Exhibit 5
September 17, 2008
Capstone Turbine Corporation
21211 Nordhoff Street
Chatsworth, CA 91311
Re: Registration Statement on Form S-3
Ladies and Gentlemen:
We have acted as counsel to Capstone Turbine Corporation, a Delaware corporation (the
Company), in connection with the Registration Statement on Form S-3 (the Registration
Statement) to be filed by the Company with the Securities and Exchange Commission relating to the
registration of up to $7,398,229 in aggregate amount of shares of Common Stock, $0.001 par value,
and certain related rights to purchase Preferred Shares (the Common Shares), warrants to purchase
Common Shares (the Common Share Warrants,) and Common Shares issuable on exercise of such Common
Share Warrants (the Warrant Shares, and together with the Common Shares and the Common Share
Warrants, the Securities), all of which Securities may be offered and sold by the Company from
time to time as set forth in the prospectus which forms a part of the Registration Statement (the
Prospectus), and as to be set forth in one or more supplements to the Prospectus (each, a
Prospectus Supplement).
In connection with this opinion, we have examined and relied upon such records, documents and
other instruments as in our judgment are necessary or appropriate in order to express the opinions
hereinafter set forth and have assumed the genuineness of all signatures, the authenticity of all
documents submitted to us as originals and the conformity to original documents of all documents
submitted to us as certified or photostatic copies.
In rendering the following opinion, we state that we are not admitted to practice in any state
other than the State of Tennessee, and we express no opinion as to the laws of any jurisdiction
other than the State of Tennessee, the General Corporation Law of the State of Delaware and the
federal law of the United States to the extent specifically referred to herein.
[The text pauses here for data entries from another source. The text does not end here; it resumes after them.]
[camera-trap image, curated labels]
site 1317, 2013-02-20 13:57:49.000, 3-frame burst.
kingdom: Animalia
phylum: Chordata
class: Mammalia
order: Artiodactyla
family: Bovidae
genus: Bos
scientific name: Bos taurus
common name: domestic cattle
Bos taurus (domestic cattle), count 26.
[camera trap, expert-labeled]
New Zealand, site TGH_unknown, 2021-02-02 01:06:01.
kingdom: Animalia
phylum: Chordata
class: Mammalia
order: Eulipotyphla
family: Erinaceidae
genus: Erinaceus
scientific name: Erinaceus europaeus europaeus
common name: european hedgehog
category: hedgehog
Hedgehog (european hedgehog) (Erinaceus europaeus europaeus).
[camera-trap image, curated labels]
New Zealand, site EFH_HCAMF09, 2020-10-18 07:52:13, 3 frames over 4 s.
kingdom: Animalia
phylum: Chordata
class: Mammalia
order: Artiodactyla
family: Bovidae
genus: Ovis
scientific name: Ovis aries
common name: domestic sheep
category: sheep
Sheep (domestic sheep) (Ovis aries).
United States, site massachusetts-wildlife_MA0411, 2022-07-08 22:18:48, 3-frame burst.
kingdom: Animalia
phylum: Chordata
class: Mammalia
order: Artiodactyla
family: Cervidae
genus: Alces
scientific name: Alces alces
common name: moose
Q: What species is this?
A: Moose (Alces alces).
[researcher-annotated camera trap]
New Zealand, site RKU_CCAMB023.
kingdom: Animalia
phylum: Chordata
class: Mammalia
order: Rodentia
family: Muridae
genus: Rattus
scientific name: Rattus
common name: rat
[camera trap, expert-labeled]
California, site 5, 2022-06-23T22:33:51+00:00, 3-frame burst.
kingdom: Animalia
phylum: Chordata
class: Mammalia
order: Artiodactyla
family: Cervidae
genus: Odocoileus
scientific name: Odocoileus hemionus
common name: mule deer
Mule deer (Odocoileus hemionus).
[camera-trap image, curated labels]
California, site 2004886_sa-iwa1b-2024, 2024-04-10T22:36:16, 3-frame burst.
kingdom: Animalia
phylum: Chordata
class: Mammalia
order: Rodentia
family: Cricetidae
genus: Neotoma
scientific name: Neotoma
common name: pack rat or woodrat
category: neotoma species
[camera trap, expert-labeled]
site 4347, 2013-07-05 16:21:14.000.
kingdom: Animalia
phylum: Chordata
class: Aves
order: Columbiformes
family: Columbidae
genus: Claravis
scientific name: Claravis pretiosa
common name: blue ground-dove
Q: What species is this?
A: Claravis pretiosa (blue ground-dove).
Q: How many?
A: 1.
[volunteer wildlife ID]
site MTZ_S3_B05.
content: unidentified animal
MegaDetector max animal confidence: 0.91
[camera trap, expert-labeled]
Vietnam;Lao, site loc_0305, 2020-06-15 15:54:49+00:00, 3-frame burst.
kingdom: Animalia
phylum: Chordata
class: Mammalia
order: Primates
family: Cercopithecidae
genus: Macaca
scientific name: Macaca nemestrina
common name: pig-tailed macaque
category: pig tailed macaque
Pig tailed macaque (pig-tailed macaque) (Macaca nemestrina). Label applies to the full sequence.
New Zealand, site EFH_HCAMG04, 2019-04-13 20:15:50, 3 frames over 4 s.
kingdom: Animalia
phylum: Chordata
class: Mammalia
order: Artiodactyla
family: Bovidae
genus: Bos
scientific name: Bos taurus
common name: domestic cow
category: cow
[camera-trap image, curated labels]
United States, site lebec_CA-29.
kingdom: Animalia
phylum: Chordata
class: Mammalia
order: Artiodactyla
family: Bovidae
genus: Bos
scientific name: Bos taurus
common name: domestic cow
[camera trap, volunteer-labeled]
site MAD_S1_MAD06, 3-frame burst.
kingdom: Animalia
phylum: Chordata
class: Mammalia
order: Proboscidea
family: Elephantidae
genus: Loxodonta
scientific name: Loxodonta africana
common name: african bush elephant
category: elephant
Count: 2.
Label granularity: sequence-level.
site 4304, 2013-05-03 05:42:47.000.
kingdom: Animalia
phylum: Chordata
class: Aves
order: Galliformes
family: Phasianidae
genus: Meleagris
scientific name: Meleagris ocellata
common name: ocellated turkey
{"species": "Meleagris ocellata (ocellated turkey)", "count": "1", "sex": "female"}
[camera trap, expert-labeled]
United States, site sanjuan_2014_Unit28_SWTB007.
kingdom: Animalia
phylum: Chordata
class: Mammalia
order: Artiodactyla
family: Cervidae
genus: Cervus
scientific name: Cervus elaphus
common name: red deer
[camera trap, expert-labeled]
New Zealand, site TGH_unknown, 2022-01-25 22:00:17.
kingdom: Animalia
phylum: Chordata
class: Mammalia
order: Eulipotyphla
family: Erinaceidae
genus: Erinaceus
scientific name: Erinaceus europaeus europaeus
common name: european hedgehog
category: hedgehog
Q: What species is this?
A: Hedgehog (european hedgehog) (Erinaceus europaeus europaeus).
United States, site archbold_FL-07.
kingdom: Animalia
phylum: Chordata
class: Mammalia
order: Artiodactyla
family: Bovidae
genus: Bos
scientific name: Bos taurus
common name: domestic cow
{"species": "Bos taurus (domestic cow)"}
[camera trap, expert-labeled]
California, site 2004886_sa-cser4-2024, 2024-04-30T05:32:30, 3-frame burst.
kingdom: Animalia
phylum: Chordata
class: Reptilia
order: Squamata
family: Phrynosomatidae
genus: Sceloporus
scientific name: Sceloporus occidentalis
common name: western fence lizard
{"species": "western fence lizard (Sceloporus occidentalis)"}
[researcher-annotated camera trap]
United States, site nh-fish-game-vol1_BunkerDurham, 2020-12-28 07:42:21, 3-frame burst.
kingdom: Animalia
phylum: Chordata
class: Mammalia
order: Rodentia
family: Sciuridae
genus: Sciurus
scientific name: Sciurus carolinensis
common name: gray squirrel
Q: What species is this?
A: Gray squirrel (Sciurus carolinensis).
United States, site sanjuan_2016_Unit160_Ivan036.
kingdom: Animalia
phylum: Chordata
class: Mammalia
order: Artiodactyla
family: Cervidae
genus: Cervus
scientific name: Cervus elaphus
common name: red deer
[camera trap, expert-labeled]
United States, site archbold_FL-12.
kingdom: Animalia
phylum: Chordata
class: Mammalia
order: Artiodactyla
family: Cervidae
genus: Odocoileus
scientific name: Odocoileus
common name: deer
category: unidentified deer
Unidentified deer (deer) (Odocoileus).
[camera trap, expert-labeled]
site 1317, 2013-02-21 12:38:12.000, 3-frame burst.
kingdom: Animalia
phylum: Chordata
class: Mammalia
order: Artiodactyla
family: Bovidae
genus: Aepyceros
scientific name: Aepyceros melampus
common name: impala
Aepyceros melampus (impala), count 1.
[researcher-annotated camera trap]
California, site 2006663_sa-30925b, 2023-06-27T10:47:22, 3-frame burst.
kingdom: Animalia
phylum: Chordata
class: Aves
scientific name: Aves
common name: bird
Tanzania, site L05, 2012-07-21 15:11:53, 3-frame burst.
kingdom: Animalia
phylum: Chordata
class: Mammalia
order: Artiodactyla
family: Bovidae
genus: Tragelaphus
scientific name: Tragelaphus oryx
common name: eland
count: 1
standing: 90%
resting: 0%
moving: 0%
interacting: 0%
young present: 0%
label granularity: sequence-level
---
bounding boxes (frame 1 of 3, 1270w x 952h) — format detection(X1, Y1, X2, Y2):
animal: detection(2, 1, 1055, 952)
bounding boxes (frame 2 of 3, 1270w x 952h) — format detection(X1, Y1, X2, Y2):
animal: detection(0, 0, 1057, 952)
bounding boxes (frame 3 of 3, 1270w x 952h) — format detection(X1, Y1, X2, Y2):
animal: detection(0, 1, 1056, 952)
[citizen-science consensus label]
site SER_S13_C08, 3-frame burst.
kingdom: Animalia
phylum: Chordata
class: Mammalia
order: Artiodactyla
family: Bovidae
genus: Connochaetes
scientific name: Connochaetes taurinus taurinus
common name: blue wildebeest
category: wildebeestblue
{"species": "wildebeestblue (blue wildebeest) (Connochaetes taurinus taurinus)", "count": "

All opinions
expressed are as of the date hereof except where expressly stated otherwise.
Based upon, subject to and limited by the foregoing, we are of the opinion that, as of the
date hereof:
(1) Upon issuance of the Common Shares against payment therefor in accordance with the terms
of any applicable placement agency agreement and as contemplated by the Registration Statement
and/or the applicable Prospectus Supplement, the Common Shares will be duly authorized and validly
issued, fully paid and non-assessable by the Company.
(2) When the Common Share Warrants have been duly executed and delivered on behalf of the
Company against payment therefor in accordance with the terms of any applicable placement agency
agreement and as contemplated by the Registration Statement and/or the applicable Prospectus
Supplement, the Common Share Warrants will be duly authorized, executed and delivered, valid,
binding and enforceable.
(3) Upon the exercise of the Common Share Warrants, the Warrant Shares issued against payment
therefor in accordance with the terms of the Common Share Warrants will be duly authorized and
validly issued, fully paid and non-assessable by the Company.
We assume no obligation to advise you of any changes in the foregoing subsequent to the
delivery of this opinion letter. This opinion letter has been prepared solely for your use in
connection with the transmitting for filing of the Registration Statement on the date of this
opinion letter and should not be quoted in whole or in part or otherwise be referred to, nor filed
with or furnished to any governmental agency or other person or entity, without the prior written
consent of this firm.
We hereby consent to the filing of this opinion letter as Exhibit 5 to the Registration
Statement and further consent to the reference to this firm under the caption Legal Matters in
the Prospectus constituting a part of the Registration Statement. In giving this consent, we do not
thereby admit that this firm is an expert within the meaning of the Act.